Spatial question records
────────────────────────────────────────
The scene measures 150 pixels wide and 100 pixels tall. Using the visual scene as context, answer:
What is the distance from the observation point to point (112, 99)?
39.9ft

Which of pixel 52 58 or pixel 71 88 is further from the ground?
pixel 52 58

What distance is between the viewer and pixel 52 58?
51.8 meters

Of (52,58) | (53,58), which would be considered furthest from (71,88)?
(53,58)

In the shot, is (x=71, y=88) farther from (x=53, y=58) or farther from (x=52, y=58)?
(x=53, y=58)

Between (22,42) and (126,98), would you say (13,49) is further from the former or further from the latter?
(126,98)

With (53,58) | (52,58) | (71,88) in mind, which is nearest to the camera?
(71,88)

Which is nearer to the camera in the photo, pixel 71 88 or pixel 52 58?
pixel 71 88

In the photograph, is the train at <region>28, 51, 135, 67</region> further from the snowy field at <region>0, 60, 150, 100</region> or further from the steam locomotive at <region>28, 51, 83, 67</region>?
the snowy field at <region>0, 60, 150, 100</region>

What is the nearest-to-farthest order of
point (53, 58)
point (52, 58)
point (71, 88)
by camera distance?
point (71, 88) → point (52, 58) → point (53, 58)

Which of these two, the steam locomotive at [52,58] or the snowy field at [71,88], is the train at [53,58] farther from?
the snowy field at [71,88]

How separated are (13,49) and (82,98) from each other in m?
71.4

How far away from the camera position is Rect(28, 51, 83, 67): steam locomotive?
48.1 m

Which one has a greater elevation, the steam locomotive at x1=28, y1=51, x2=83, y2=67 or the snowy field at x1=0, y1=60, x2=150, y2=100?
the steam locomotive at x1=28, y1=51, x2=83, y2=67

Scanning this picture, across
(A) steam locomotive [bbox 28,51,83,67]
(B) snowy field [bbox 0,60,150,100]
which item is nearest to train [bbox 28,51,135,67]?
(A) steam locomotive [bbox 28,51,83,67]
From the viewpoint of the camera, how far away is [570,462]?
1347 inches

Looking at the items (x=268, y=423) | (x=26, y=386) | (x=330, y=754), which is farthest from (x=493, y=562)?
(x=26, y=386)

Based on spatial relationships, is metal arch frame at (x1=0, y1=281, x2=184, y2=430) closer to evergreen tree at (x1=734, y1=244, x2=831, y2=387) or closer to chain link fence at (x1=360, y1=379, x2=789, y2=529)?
────────────────────────────────────────
Task to carry out
Can you quote the records, word for word, from the line containing "With (53,58) |" through the line containing "1347 inches"?

Full solution
With (53,58) | (52,58) | (71,88) in mind, which is nearest to the camera?
(71,88)

Which is nearer to the camera in the photo, pixel 71 88 or pixel 52 58?
pixel 71 88

In the photograph, is the train at <region>28, 51, 135, 67</region> further from the snowy field at <region>0, 60, 150, 100</region> or further from the steam locomotive at <region>28, 51, 83, 67</region>?
the snowy field at <region>0, 60, 150, 100</region>

What is the nearest-to-farthest order of
point (53, 58)
point (52, 58)
point (71, 88)
by camera distance?
point (71, 88) → point (52, 58) → point (53, 58)

Which of these two, the steam locomotive at [52,58] or the snowy field at [71,88], is the train at [53,58] farther from?
the snowy field at [71,88]

How separated are (13,49) and (82,98) from each other in m?
71.4

How far away from the camera position is Rect(28, 51, 83, 67): steam locomotive?
48.1 m

Which one has a greater elevation, the steam locomotive at x1=28, y1=51, x2=83, y2=67 or the snowy field at x1=0, y1=60, x2=150, y2=100?
the steam locomotive at x1=28, y1=51, x2=83, y2=67

Scanning this picture, across
(A) steam locomotive [bbox 28,51,83,67]
(B) snowy field [bbox 0,60,150,100]
which item is nearest to train [bbox 28,51,135,67]?
(A) steam locomotive [bbox 28,51,83,67]
From the viewpoint of the camera, how far away is [570,462]?
1347 inches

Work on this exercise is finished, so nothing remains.